Since then, the movement conservatives have waged a war on privacy by indoctrinating the faithful to believe that the word "privacy" is just a liberal code word for sexual immorality. "Privacy" means promiscuous women killing their blastocysts, sodomites doing the santorum, teenagers fornicating, cohabitation, and married couples having sex for fun. Since they want to stop all of these things, destroying the shield of "privacy" seems to be the right thing to do.
Liberals have supported the proposition that "privacy" means sex by limiting their defense of privacy to women's reproductive freedom, access to birth control, and gay civil rights. From a short-term tactical perspective, this makes sense. When "privacy" comes before the Supreme Court, it will not come as a broad philosophical issue; it will come as the application of an abstract right to specific issues, like women's reproductive freedom, access to birth control, and gay civil rights.

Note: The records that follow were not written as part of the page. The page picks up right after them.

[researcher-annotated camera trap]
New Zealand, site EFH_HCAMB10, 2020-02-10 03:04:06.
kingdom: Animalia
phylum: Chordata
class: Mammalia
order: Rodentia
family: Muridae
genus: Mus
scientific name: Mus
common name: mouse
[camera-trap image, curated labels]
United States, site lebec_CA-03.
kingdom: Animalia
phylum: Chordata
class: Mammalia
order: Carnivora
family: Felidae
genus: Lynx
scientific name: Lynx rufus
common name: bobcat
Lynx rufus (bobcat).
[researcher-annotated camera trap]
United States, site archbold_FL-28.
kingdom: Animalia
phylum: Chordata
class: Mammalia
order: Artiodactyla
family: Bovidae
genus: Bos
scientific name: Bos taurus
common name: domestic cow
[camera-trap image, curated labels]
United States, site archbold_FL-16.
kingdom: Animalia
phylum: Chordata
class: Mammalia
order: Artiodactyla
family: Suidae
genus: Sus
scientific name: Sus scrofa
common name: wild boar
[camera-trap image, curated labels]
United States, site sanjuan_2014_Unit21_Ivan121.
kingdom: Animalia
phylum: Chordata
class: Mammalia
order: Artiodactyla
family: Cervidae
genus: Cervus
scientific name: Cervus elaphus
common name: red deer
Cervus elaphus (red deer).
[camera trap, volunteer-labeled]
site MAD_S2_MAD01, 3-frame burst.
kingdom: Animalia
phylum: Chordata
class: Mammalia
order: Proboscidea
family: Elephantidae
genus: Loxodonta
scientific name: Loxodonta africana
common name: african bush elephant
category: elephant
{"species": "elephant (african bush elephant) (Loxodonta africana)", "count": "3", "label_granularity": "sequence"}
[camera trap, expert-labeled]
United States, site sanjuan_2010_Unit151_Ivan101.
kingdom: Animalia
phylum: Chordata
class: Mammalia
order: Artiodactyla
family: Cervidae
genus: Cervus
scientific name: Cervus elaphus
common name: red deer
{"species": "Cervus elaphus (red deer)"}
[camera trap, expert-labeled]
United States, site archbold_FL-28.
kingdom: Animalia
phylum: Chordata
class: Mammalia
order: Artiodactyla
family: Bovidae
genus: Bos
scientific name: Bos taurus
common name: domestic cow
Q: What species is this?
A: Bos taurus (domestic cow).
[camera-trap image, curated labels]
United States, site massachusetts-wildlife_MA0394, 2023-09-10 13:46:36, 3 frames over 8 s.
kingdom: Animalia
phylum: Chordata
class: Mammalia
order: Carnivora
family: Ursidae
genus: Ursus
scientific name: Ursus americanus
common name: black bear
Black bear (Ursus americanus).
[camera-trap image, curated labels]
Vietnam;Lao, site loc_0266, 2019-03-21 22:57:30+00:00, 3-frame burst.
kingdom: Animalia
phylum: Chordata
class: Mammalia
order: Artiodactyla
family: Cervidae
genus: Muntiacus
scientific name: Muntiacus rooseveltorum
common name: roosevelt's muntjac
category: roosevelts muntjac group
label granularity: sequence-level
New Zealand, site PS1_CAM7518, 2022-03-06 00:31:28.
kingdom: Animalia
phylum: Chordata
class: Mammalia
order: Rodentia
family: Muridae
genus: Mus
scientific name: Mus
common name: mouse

The problem with the conservative message and the liberal tactical response is that "privacy" also means privacy. The right to privacy is not a product of the sexual revolution of the sixties as many believe. Legal scholars described the unenumerated right to privacy in the 1890's and it was recognized by the Supreme Court during the generation that followed. In a 1928 decision (Olmstead v. the U.S.) Justice Louis Brandeis called privacy "the right to be left alone, the most comprehensive of rights and the right most valued by civilized men." He went on to say, "To protect that right, every unjustifiable intrusion by the government upon the privacy of the individual, whatever the means employed, must be deemed a violation of the Fourth Amendment."
The right to privacy lies behind our right to read the books we want, to eat what we want, to hold unpopular and unfashionable opinions, to attend the church of our choice, or not to attend any church. The belief that we have a right to privacy is what animates us when we feel compelled to say "none of your damn business" to busybodies. It is the essence of totalitarianism that the state claims to have a right to intrude in all aspects of a citizen's life, to totally control them. Privacy, the right to wall a part of our life off from intrusion, is the most complete denial of totalitarianism that our constitution affords.
Today, the issue of privacy is at the center of the John Roberts confirmation hearings. Unfortunately, the conversation appears to be primarily limited to "privacy." While the specific issues of women's control over their bodies and sexual privacy are important, they can't be fought without consideration for the larger abstraction of privacy. Privacy itself needs to be defended.
By making privacy a synonym for sex, we have allowed a non-partisan issue to become partisan. But both sides of the aisle have an interest in the greater right of privacy. If the conservatives allow that right to be destroyed in the name of policing sex, they will come to regret it. They will regret it when liberals start policing their child rearing practices. They will regret it when insurance companies and HMO's start policing their dietary and exercise habits. They will regret it when the whole world has access to a record their reading, gaming, and television choices.
We all want privacy. We should all defend privacy.